Non è ingenua, è come se fosse già disillusa, non ha i pensieri di una ventenne che scopre il mondo, è piena di sfiducia però anche di ostinazione. Ha paura di riconoscere la fortuna quando arriva, di accettare il lavoro che le offre un avvocato anziano ed elegante: il lavoro che le permette di lasciare quel supermercato gelido, di pagare il debito, di ricominciare a frequentare le lezioni all’università e forse di rimettersi in pari con gli esami.
A questo punto, come in tutte le storie di orchi, l’avvocato benefattore dovrebbe rivelarsi un mostro cattivo. Chi leggerà questo libro avvincente e anche disturbante, deciderà se si tratta davvero di un mostro, di un carnefice che si nutre di vittime.

▶ [MATERIALE]
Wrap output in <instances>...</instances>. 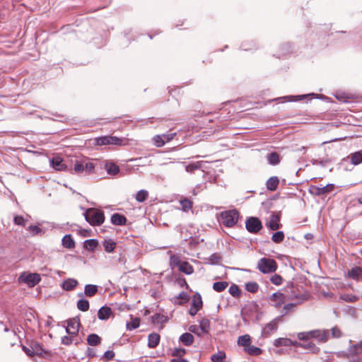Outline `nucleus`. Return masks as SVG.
Listing matches in <instances>:
<instances>
[{
  "label": "nucleus",
  "instance_id": "obj_10",
  "mask_svg": "<svg viewBox=\"0 0 362 362\" xmlns=\"http://www.w3.org/2000/svg\"><path fill=\"white\" fill-rule=\"evenodd\" d=\"M288 300L286 296L281 292L274 293L270 297L272 305L276 308H280Z\"/></svg>",
  "mask_w": 362,
  "mask_h": 362
},
{
  "label": "nucleus",
  "instance_id": "obj_36",
  "mask_svg": "<svg viewBox=\"0 0 362 362\" xmlns=\"http://www.w3.org/2000/svg\"><path fill=\"white\" fill-rule=\"evenodd\" d=\"M267 160L271 165H277L280 162L279 155L276 152H272L268 154Z\"/></svg>",
  "mask_w": 362,
  "mask_h": 362
},
{
  "label": "nucleus",
  "instance_id": "obj_7",
  "mask_svg": "<svg viewBox=\"0 0 362 362\" xmlns=\"http://www.w3.org/2000/svg\"><path fill=\"white\" fill-rule=\"evenodd\" d=\"M79 326L80 320L78 317L69 319L67 321L66 332L71 336H76L78 333Z\"/></svg>",
  "mask_w": 362,
  "mask_h": 362
},
{
  "label": "nucleus",
  "instance_id": "obj_4",
  "mask_svg": "<svg viewBox=\"0 0 362 362\" xmlns=\"http://www.w3.org/2000/svg\"><path fill=\"white\" fill-rule=\"evenodd\" d=\"M277 263L274 259L265 257L260 259L257 264V268L263 274L274 272L277 269Z\"/></svg>",
  "mask_w": 362,
  "mask_h": 362
},
{
  "label": "nucleus",
  "instance_id": "obj_3",
  "mask_svg": "<svg viewBox=\"0 0 362 362\" xmlns=\"http://www.w3.org/2000/svg\"><path fill=\"white\" fill-rule=\"evenodd\" d=\"M281 217V211H267L262 219L264 221L265 226H282L280 224Z\"/></svg>",
  "mask_w": 362,
  "mask_h": 362
},
{
  "label": "nucleus",
  "instance_id": "obj_12",
  "mask_svg": "<svg viewBox=\"0 0 362 362\" xmlns=\"http://www.w3.org/2000/svg\"><path fill=\"white\" fill-rule=\"evenodd\" d=\"M296 346L308 349L313 354H317L320 351V348H318L314 343L310 341L305 343H300L296 341Z\"/></svg>",
  "mask_w": 362,
  "mask_h": 362
},
{
  "label": "nucleus",
  "instance_id": "obj_27",
  "mask_svg": "<svg viewBox=\"0 0 362 362\" xmlns=\"http://www.w3.org/2000/svg\"><path fill=\"white\" fill-rule=\"evenodd\" d=\"M237 343L238 346H243V349H245L251 344V338L248 334L240 336Z\"/></svg>",
  "mask_w": 362,
  "mask_h": 362
},
{
  "label": "nucleus",
  "instance_id": "obj_39",
  "mask_svg": "<svg viewBox=\"0 0 362 362\" xmlns=\"http://www.w3.org/2000/svg\"><path fill=\"white\" fill-rule=\"evenodd\" d=\"M148 197V191L145 189H141L137 192V193L135 195V199L139 202H144L146 200V199Z\"/></svg>",
  "mask_w": 362,
  "mask_h": 362
},
{
  "label": "nucleus",
  "instance_id": "obj_61",
  "mask_svg": "<svg viewBox=\"0 0 362 362\" xmlns=\"http://www.w3.org/2000/svg\"><path fill=\"white\" fill-rule=\"evenodd\" d=\"M330 163V160L328 158L322 159V160H315L313 162V164L320 165L322 166H325L328 163Z\"/></svg>",
  "mask_w": 362,
  "mask_h": 362
},
{
  "label": "nucleus",
  "instance_id": "obj_30",
  "mask_svg": "<svg viewBox=\"0 0 362 362\" xmlns=\"http://www.w3.org/2000/svg\"><path fill=\"white\" fill-rule=\"evenodd\" d=\"M245 226H262V220L258 217L250 216L245 221Z\"/></svg>",
  "mask_w": 362,
  "mask_h": 362
},
{
  "label": "nucleus",
  "instance_id": "obj_38",
  "mask_svg": "<svg viewBox=\"0 0 362 362\" xmlns=\"http://www.w3.org/2000/svg\"><path fill=\"white\" fill-rule=\"evenodd\" d=\"M103 245L107 252H113L116 246V243L110 239L105 240Z\"/></svg>",
  "mask_w": 362,
  "mask_h": 362
},
{
  "label": "nucleus",
  "instance_id": "obj_23",
  "mask_svg": "<svg viewBox=\"0 0 362 362\" xmlns=\"http://www.w3.org/2000/svg\"><path fill=\"white\" fill-rule=\"evenodd\" d=\"M347 159H350L351 163L353 165H358L362 163V151H357L353 153H351Z\"/></svg>",
  "mask_w": 362,
  "mask_h": 362
},
{
  "label": "nucleus",
  "instance_id": "obj_8",
  "mask_svg": "<svg viewBox=\"0 0 362 362\" xmlns=\"http://www.w3.org/2000/svg\"><path fill=\"white\" fill-rule=\"evenodd\" d=\"M19 279L29 286H34L40 281V275L37 274H23Z\"/></svg>",
  "mask_w": 362,
  "mask_h": 362
},
{
  "label": "nucleus",
  "instance_id": "obj_21",
  "mask_svg": "<svg viewBox=\"0 0 362 362\" xmlns=\"http://www.w3.org/2000/svg\"><path fill=\"white\" fill-rule=\"evenodd\" d=\"M105 168L107 173L111 175H115L119 172V166L112 162H107Z\"/></svg>",
  "mask_w": 362,
  "mask_h": 362
},
{
  "label": "nucleus",
  "instance_id": "obj_6",
  "mask_svg": "<svg viewBox=\"0 0 362 362\" xmlns=\"http://www.w3.org/2000/svg\"><path fill=\"white\" fill-rule=\"evenodd\" d=\"M95 143L97 145L103 146V145H116V146H122L123 144V141L122 139H119L117 136H105L95 139Z\"/></svg>",
  "mask_w": 362,
  "mask_h": 362
},
{
  "label": "nucleus",
  "instance_id": "obj_17",
  "mask_svg": "<svg viewBox=\"0 0 362 362\" xmlns=\"http://www.w3.org/2000/svg\"><path fill=\"white\" fill-rule=\"evenodd\" d=\"M279 184V180L278 177L274 176L268 179L266 185L268 190L274 192L277 189Z\"/></svg>",
  "mask_w": 362,
  "mask_h": 362
},
{
  "label": "nucleus",
  "instance_id": "obj_20",
  "mask_svg": "<svg viewBox=\"0 0 362 362\" xmlns=\"http://www.w3.org/2000/svg\"><path fill=\"white\" fill-rule=\"evenodd\" d=\"M78 281L74 279H68L63 281L62 287L65 291H71L78 285Z\"/></svg>",
  "mask_w": 362,
  "mask_h": 362
},
{
  "label": "nucleus",
  "instance_id": "obj_16",
  "mask_svg": "<svg viewBox=\"0 0 362 362\" xmlns=\"http://www.w3.org/2000/svg\"><path fill=\"white\" fill-rule=\"evenodd\" d=\"M181 209L183 211L187 212L193 207V202L187 197H182L180 201Z\"/></svg>",
  "mask_w": 362,
  "mask_h": 362
},
{
  "label": "nucleus",
  "instance_id": "obj_2",
  "mask_svg": "<svg viewBox=\"0 0 362 362\" xmlns=\"http://www.w3.org/2000/svg\"><path fill=\"white\" fill-rule=\"evenodd\" d=\"M239 218V211L233 209L221 212L218 219L224 226H234Z\"/></svg>",
  "mask_w": 362,
  "mask_h": 362
},
{
  "label": "nucleus",
  "instance_id": "obj_56",
  "mask_svg": "<svg viewBox=\"0 0 362 362\" xmlns=\"http://www.w3.org/2000/svg\"><path fill=\"white\" fill-rule=\"evenodd\" d=\"M189 331L198 336H202L204 334V333H202L201 331L199 325H193L189 326Z\"/></svg>",
  "mask_w": 362,
  "mask_h": 362
},
{
  "label": "nucleus",
  "instance_id": "obj_48",
  "mask_svg": "<svg viewBox=\"0 0 362 362\" xmlns=\"http://www.w3.org/2000/svg\"><path fill=\"white\" fill-rule=\"evenodd\" d=\"M139 325H140V320H139V318L136 317V318L132 319V321L130 322L127 323V328L129 330H132V329H134L139 327Z\"/></svg>",
  "mask_w": 362,
  "mask_h": 362
},
{
  "label": "nucleus",
  "instance_id": "obj_32",
  "mask_svg": "<svg viewBox=\"0 0 362 362\" xmlns=\"http://www.w3.org/2000/svg\"><path fill=\"white\" fill-rule=\"evenodd\" d=\"M210 320L206 318H203L199 322V327L201 328V331L204 334H206L209 333L210 329Z\"/></svg>",
  "mask_w": 362,
  "mask_h": 362
},
{
  "label": "nucleus",
  "instance_id": "obj_55",
  "mask_svg": "<svg viewBox=\"0 0 362 362\" xmlns=\"http://www.w3.org/2000/svg\"><path fill=\"white\" fill-rule=\"evenodd\" d=\"M342 335L341 329L335 326L331 329V336L332 338H339Z\"/></svg>",
  "mask_w": 362,
  "mask_h": 362
},
{
  "label": "nucleus",
  "instance_id": "obj_5",
  "mask_svg": "<svg viewBox=\"0 0 362 362\" xmlns=\"http://www.w3.org/2000/svg\"><path fill=\"white\" fill-rule=\"evenodd\" d=\"M94 168V164L86 160H76L74 165V170L76 173L85 172L86 175H89L93 172Z\"/></svg>",
  "mask_w": 362,
  "mask_h": 362
},
{
  "label": "nucleus",
  "instance_id": "obj_59",
  "mask_svg": "<svg viewBox=\"0 0 362 362\" xmlns=\"http://www.w3.org/2000/svg\"><path fill=\"white\" fill-rule=\"evenodd\" d=\"M257 308V305L253 302L250 303L245 307L242 310V313H244L245 312H247V310H256Z\"/></svg>",
  "mask_w": 362,
  "mask_h": 362
},
{
  "label": "nucleus",
  "instance_id": "obj_13",
  "mask_svg": "<svg viewBox=\"0 0 362 362\" xmlns=\"http://www.w3.org/2000/svg\"><path fill=\"white\" fill-rule=\"evenodd\" d=\"M111 223L115 226H123L126 224L127 218L124 215L115 213L111 216Z\"/></svg>",
  "mask_w": 362,
  "mask_h": 362
},
{
  "label": "nucleus",
  "instance_id": "obj_47",
  "mask_svg": "<svg viewBox=\"0 0 362 362\" xmlns=\"http://www.w3.org/2000/svg\"><path fill=\"white\" fill-rule=\"evenodd\" d=\"M284 233L283 231H277L272 235V240L276 243H280L284 240Z\"/></svg>",
  "mask_w": 362,
  "mask_h": 362
},
{
  "label": "nucleus",
  "instance_id": "obj_42",
  "mask_svg": "<svg viewBox=\"0 0 362 362\" xmlns=\"http://www.w3.org/2000/svg\"><path fill=\"white\" fill-rule=\"evenodd\" d=\"M226 356L225 352L223 351H219L211 356V360L213 362H222L226 358Z\"/></svg>",
  "mask_w": 362,
  "mask_h": 362
},
{
  "label": "nucleus",
  "instance_id": "obj_34",
  "mask_svg": "<svg viewBox=\"0 0 362 362\" xmlns=\"http://www.w3.org/2000/svg\"><path fill=\"white\" fill-rule=\"evenodd\" d=\"M62 245L66 248L71 249L74 247L75 243L70 235H66L62 238Z\"/></svg>",
  "mask_w": 362,
  "mask_h": 362
},
{
  "label": "nucleus",
  "instance_id": "obj_29",
  "mask_svg": "<svg viewBox=\"0 0 362 362\" xmlns=\"http://www.w3.org/2000/svg\"><path fill=\"white\" fill-rule=\"evenodd\" d=\"M348 275L350 278L358 280L362 276V268L360 267H355L348 272Z\"/></svg>",
  "mask_w": 362,
  "mask_h": 362
},
{
  "label": "nucleus",
  "instance_id": "obj_58",
  "mask_svg": "<svg viewBox=\"0 0 362 362\" xmlns=\"http://www.w3.org/2000/svg\"><path fill=\"white\" fill-rule=\"evenodd\" d=\"M355 354H362V341L358 344H356L353 346V351Z\"/></svg>",
  "mask_w": 362,
  "mask_h": 362
},
{
  "label": "nucleus",
  "instance_id": "obj_11",
  "mask_svg": "<svg viewBox=\"0 0 362 362\" xmlns=\"http://www.w3.org/2000/svg\"><path fill=\"white\" fill-rule=\"evenodd\" d=\"M318 341L325 343L329 338V331L328 329H314V337Z\"/></svg>",
  "mask_w": 362,
  "mask_h": 362
},
{
  "label": "nucleus",
  "instance_id": "obj_18",
  "mask_svg": "<svg viewBox=\"0 0 362 362\" xmlns=\"http://www.w3.org/2000/svg\"><path fill=\"white\" fill-rule=\"evenodd\" d=\"M278 328V322L276 320H272L268 323L264 328L263 333L267 337L270 335L273 332L276 331Z\"/></svg>",
  "mask_w": 362,
  "mask_h": 362
},
{
  "label": "nucleus",
  "instance_id": "obj_14",
  "mask_svg": "<svg viewBox=\"0 0 362 362\" xmlns=\"http://www.w3.org/2000/svg\"><path fill=\"white\" fill-rule=\"evenodd\" d=\"M23 350L29 356H33L40 354L41 347L37 344H35L30 347L23 346Z\"/></svg>",
  "mask_w": 362,
  "mask_h": 362
},
{
  "label": "nucleus",
  "instance_id": "obj_52",
  "mask_svg": "<svg viewBox=\"0 0 362 362\" xmlns=\"http://www.w3.org/2000/svg\"><path fill=\"white\" fill-rule=\"evenodd\" d=\"M153 142L156 147H162L165 145V142L163 141L160 135H156L153 138Z\"/></svg>",
  "mask_w": 362,
  "mask_h": 362
},
{
  "label": "nucleus",
  "instance_id": "obj_31",
  "mask_svg": "<svg viewBox=\"0 0 362 362\" xmlns=\"http://www.w3.org/2000/svg\"><path fill=\"white\" fill-rule=\"evenodd\" d=\"M87 342L90 346H97L101 343V338L96 334H90L87 337Z\"/></svg>",
  "mask_w": 362,
  "mask_h": 362
},
{
  "label": "nucleus",
  "instance_id": "obj_40",
  "mask_svg": "<svg viewBox=\"0 0 362 362\" xmlns=\"http://www.w3.org/2000/svg\"><path fill=\"white\" fill-rule=\"evenodd\" d=\"M202 168V163L200 161L189 163L185 168L187 173H192L195 170H199Z\"/></svg>",
  "mask_w": 362,
  "mask_h": 362
},
{
  "label": "nucleus",
  "instance_id": "obj_60",
  "mask_svg": "<svg viewBox=\"0 0 362 362\" xmlns=\"http://www.w3.org/2000/svg\"><path fill=\"white\" fill-rule=\"evenodd\" d=\"M11 221V217L8 215L4 216L1 219V223L3 225V226H6L7 225H10Z\"/></svg>",
  "mask_w": 362,
  "mask_h": 362
},
{
  "label": "nucleus",
  "instance_id": "obj_25",
  "mask_svg": "<svg viewBox=\"0 0 362 362\" xmlns=\"http://www.w3.org/2000/svg\"><path fill=\"white\" fill-rule=\"evenodd\" d=\"M180 341L185 346H190L194 342V337L192 334L185 332L180 337Z\"/></svg>",
  "mask_w": 362,
  "mask_h": 362
},
{
  "label": "nucleus",
  "instance_id": "obj_15",
  "mask_svg": "<svg viewBox=\"0 0 362 362\" xmlns=\"http://www.w3.org/2000/svg\"><path fill=\"white\" fill-rule=\"evenodd\" d=\"M52 166L57 170H63L66 168V165L63 163V159L60 157H54L51 160Z\"/></svg>",
  "mask_w": 362,
  "mask_h": 362
},
{
  "label": "nucleus",
  "instance_id": "obj_62",
  "mask_svg": "<svg viewBox=\"0 0 362 362\" xmlns=\"http://www.w3.org/2000/svg\"><path fill=\"white\" fill-rule=\"evenodd\" d=\"M221 257L218 254H213L210 257V260L213 264H218L221 261Z\"/></svg>",
  "mask_w": 362,
  "mask_h": 362
},
{
  "label": "nucleus",
  "instance_id": "obj_35",
  "mask_svg": "<svg viewBox=\"0 0 362 362\" xmlns=\"http://www.w3.org/2000/svg\"><path fill=\"white\" fill-rule=\"evenodd\" d=\"M98 245V243L95 239L86 240L84 242L85 248L89 251H93L97 247Z\"/></svg>",
  "mask_w": 362,
  "mask_h": 362
},
{
  "label": "nucleus",
  "instance_id": "obj_46",
  "mask_svg": "<svg viewBox=\"0 0 362 362\" xmlns=\"http://www.w3.org/2000/svg\"><path fill=\"white\" fill-rule=\"evenodd\" d=\"M228 292L232 296L235 298H239L241 294V291L236 284H232L229 287Z\"/></svg>",
  "mask_w": 362,
  "mask_h": 362
},
{
  "label": "nucleus",
  "instance_id": "obj_9",
  "mask_svg": "<svg viewBox=\"0 0 362 362\" xmlns=\"http://www.w3.org/2000/svg\"><path fill=\"white\" fill-rule=\"evenodd\" d=\"M334 189V185L333 184H328L324 187L313 186L311 187L310 192L315 195L321 196L326 195L332 192Z\"/></svg>",
  "mask_w": 362,
  "mask_h": 362
},
{
  "label": "nucleus",
  "instance_id": "obj_43",
  "mask_svg": "<svg viewBox=\"0 0 362 362\" xmlns=\"http://www.w3.org/2000/svg\"><path fill=\"white\" fill-rule=\"evenodd\" d=\"M259 288L258 284L255 281H250L245 284V289L250 293H255L257 292Z\"/></svg>",
  "mask_w": 362,
  "mask_h": 362
},
{
  "label": "nucleus",
  "instance_id": "obj_45",
  "mask_svg": "<svg viewBox=\"0 0 362 362\" xmlns=\"http://www.w3.org/2000/svg\"><path fill=\"white\" fill-rule=\"evenodd\" d=\"M77 308L81 311L86 312L89 309V302L85 299H80L77 302Z\"/></svg>",
  "mask_w": 362,
  "mask_h": 362
},
{
  "label": "nucleus",
  "instance_id": "obj_53",
  "mask_svg": "<svg viewBox=\"0 0 362 362\" xmlns=\"http://www.w3.org/2000/svg\"><path fill=\"white\" fill-rule=\"evenodd\" d=\"M340 298L346 302H355L358 299L356 296L351 294L341 295Z\"/></svg>",
  "mask_w": 362,
  "mask_h": 362
},
{
  "label": "nucleus",
  "instance_id": "obj_19",
  "mask_svg": "<svg viewBox=\"0 0 362 362\" xmlns=\"http://www.w3.org/2000/svg\"><path fill=\"white\" fill-rule=\"evenodd\" d=\"M160 342V335L157 333H151L148 335V346L149 348H156Z\"/></svg>",
  "mask_w": 362,
  "mask_h": 362
},
{
  "label": "nucleus",
  "instance_id": "obj_24",
  "mask_svg": "<svg viewBox=\"0 0 362 362\" xmlns=\"http://www.w3.org/2000/svg\"><path fill=\"white\" fill-rule=\"evenodd\" d=\"M274 345L275 346H296V342H293L290 339L288 338H279L276 339L274 342Z\"/></svg>",
  "mask_w": 362,
  "mask_h": 362
},
{
  "label": "nucleus",
  "instance_id": "obj_50",
  "mask_svg": "<svg viewBox=\"0 0 362 362\" xmlns=\"http://www.w3.org/2000/svg\"><path fill=\"white\" fill-rule=\"evenodd\" d=\"M176 135H177V134L175 132H170L168 134H160V136L165 144V143L169 142L171 140H173Z\"/></svg>",
  "mask_w": 362,
  "mask_h": 362
},
{
  "label": "nucleus",
  "instance_id": "obj_57",
  "mask_svg": "<svg viewBox=\"0 0 362 362\" xmlns=\"http://www.w3.org/2000/svg\"><path fill=\"white\" fill-rule=\"evenodd\" d=\"M152 320L153 323H163L166 320V317L160 314H155L152 316Z\"/></svg>",
  "mask_w": 362,
  "mask_h": 362
},
{
  "label": "nucleus",
  "instance_id": "obj_28",
  "mask_svg": "<svg viewBox=\"0 0 362 362\" xmlns=\"http://www.w3.org/2000/svg\"><path fill=\"white\" fill-rule=\"evenodd\" d=\"M98 291V286L93 284H87L84 288V294L88 297L95 296Z\"/></svg>",
  "mask_w": 362,
  "mask_h": 362
},
{
  "label": "nucleus",
  "instance_id": "obj_64",
  "mask_svg": "<svg viewBox=\"0 0 362 362\" xmlns=\"http://www.w3.org/2000/svg\"><path fill=\"white\" fill-rule=\"evenodd\" d=\"M115 356V353L113 351H107L105 352L104 354V358H105V359L110 361V360H112Z\"/></svg>",
  "mask_w": 362,
  "mask_h": 362
},
{
  "label": "nucleus",
  "instance_id": "obj_41",
  "mask_svg": "<svg viewBox=\"0 0 362 362\" xmlns=\"http://www.w3.org/2000/svg\"><path fill=\"white\" fill-rule=\"evenodd\" d=\"M314 337V330L309 332H299L298 334V338L299 340L307 341Z\"/></svg>",
  "mask_w": 362,
  "mask_h": 362
},
{
  "label": "nucleus",
  "instance_id": "obj_22",
  "mask_svg": "<svg viewBox=\"0 0 362 362\" xmlns=\"http://www.w3.org/2000/svg\"><path fill=\"white\" fill-rule=\"evenodd\" d=\"M112 313V310L109 307L103 306L100 308L98 313V317L100 320H107Z\"/></svg>",
  "mask_w": 362,
  "mask_h": 362
},
{
  "label": "nucleus",
  "instance_id": "obj_26",
  "mask_svg": "<svg viewBox=\"0 0 362 362\" xmlns=\"http://www.w3.org/2000/svg\"><path fill=\"white\" fill-rule=\"evenodd\" d=\"M179 270L186 274H191L194 272L192 266L187 262H181L179 264Z\"/></svg>",
  "mask_w": 362,
  "mask_h": 362
},
{
  "label": "nucleus",
  "instance_id": "obj_44",
  "mask_svg": "<svg viewBox=\"0 0 362 362\" xmlns=\"http://www.w3.org/2000/svg\"><path fill=\"white\" fill-rule=\"evenodd\" d=\"M202 297L199 293L194 296L191 306L201 309L202 308Z\"/></svg>",
  "mask_w": 362,
  "mask_h": 362
},
{
  "label": "nucleus",
  "instance_id": "obj_1",
  "mask_svg": "<svg viewBox=\"0 0 362 362\" xmlns=\"http://www.w3.org/2000/svg\"><path fill=\"white\" fill-rule=\"evenodd\" d=\"M84 216L88 223L92 226H100L105 221L104 212L98 209L89 208L84 213Z\"/></svg>",
  "mask_w": 362,
  "mask_h": 362
},
{
  "label": "nucleus",
  "instance_id": "obj_51",
  "mask_svg": "<svg viewBox=\"0 0 362 362\" xmlns=\"http://www.w3.org/2000/svg\"><path fill=\"white\" fill-rule=\"evenodd\" d=\"M186 354V350L182 348H176L173 351L172 356L176 358H181Z\"/></svg>",
  "mask_w": 362,
  "mask_h": 362
},
{
  "label": "nucleus",
  "instance_id": "obj_63",
  "mask_svg": "<svg viewBox=\"0 0 362 362\" xmlns=\"http://www.w3.org/2000/svg\"><path fill=\"white\" fill-rule=\"evenodd\" d=\"M73 341L71 337L64 336L62 339V343L64 345H70Z\"/></svg>",
  "mask_w": 362,
  "mask_h": 362
},
{
  "label": "nucleus",
  "instance_id": "obj_54",
  "mask_svg": "<svg viewBox=\"0 0 362 362\" xmlns=\"http://www.w3.org/2000/svg\"><path fill=\"white\" fill-rule=\"evenodd\" d=\"M270 281L273 284L279 286L282 284L283 279L281 276L279 274H274L271 277Z\"/></svg>",
  "mask_w": 362,
  "mask_h": 362
},
{
  "label": "nucleus",
  "instance_id": "obj_49",
  "mask_svg": "<svg viewBox=\"0 0 362 362\" xmlns=\"http://www.w3.org/2000/svg\"><path fill=\"white\" fill-rule=\"evenodd\" d=\"M13 222L17 226H25L27 224V219L22 216H15L13 218Z\"/></svg>",
  "mask_w": 362,
  "mask_h": 362
},
{
  "label": "nucleus",
  "instance_id": "obj_37",
  "mask_svg": "<svg viewBox=\"0 0 362 362\" xmlns=\"http://www.w3.org/2000/svg\"><path fill=\"white\" fill-rule=\"evenodd\" d=\"M228 286V283L227 281H217L214 283L213 289L216 292H222Z\"/></svg>",
  "mask_w": 362,
  "mask_h": 362
},
{
  "label": "nucleus",
  "instance_id": "obj_33",
  "mask_svg": "<svg viewBox=\"0 0 362 362\" xmlns=\"http://www.w3.org/2000/svg\"><path fill=\"white\" fill-rule=\"evenodd\" d=\"M244 351L251 356H259L262 352L260 348L251 345V344Z\"/></svg>",
  "mask_w": 362,
  "mask_h": 362
}]
</instances>
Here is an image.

▶ [COMPITO DA SVOLGERE]
Scrivi il seguito del brano da leggere sulla giovane donna e sull'anziano avvocato, cominciando subito dopo la sua ultima frase.

▶ [RISPOSTA SCRITTA]
Io posso dire quello che ho provato leggendo: la voglia di dire a Rosita che non si deve vergognare di truccarsi, che ricevere gli sguardi di un uomo non significa essersi trasformata in una puttana, che proprio lei che ha avuto il coraggio di andarsene dal paese vicino Caserta ha il compito di usare questo coraggio per liberarsi, per aprirsi al mondo. E il motivo per cui ho avuto anche antipatia per Rosita, che giudica troppo, è che è un personaggio molto vivo, un personaggio che cambia e che cresce, e che abbandona a poco a poco il punto di vista del perdente. Ci sono pagine che non racconterò, in cui Rosita viene aggredita dalla moglie di un uomo che ha amato. E in quelle pagine c’è il cambiamento di Rosita. Mentre l’avvocato, il cattivo, il mostro, non è un mostro. E’ disilluso, è infelice, è sconfitto dalla vita, ma dà a Rosita la possibilità di diventare se stessa per contrarietà, per opposizione. Le offre la grande occasione di vincere.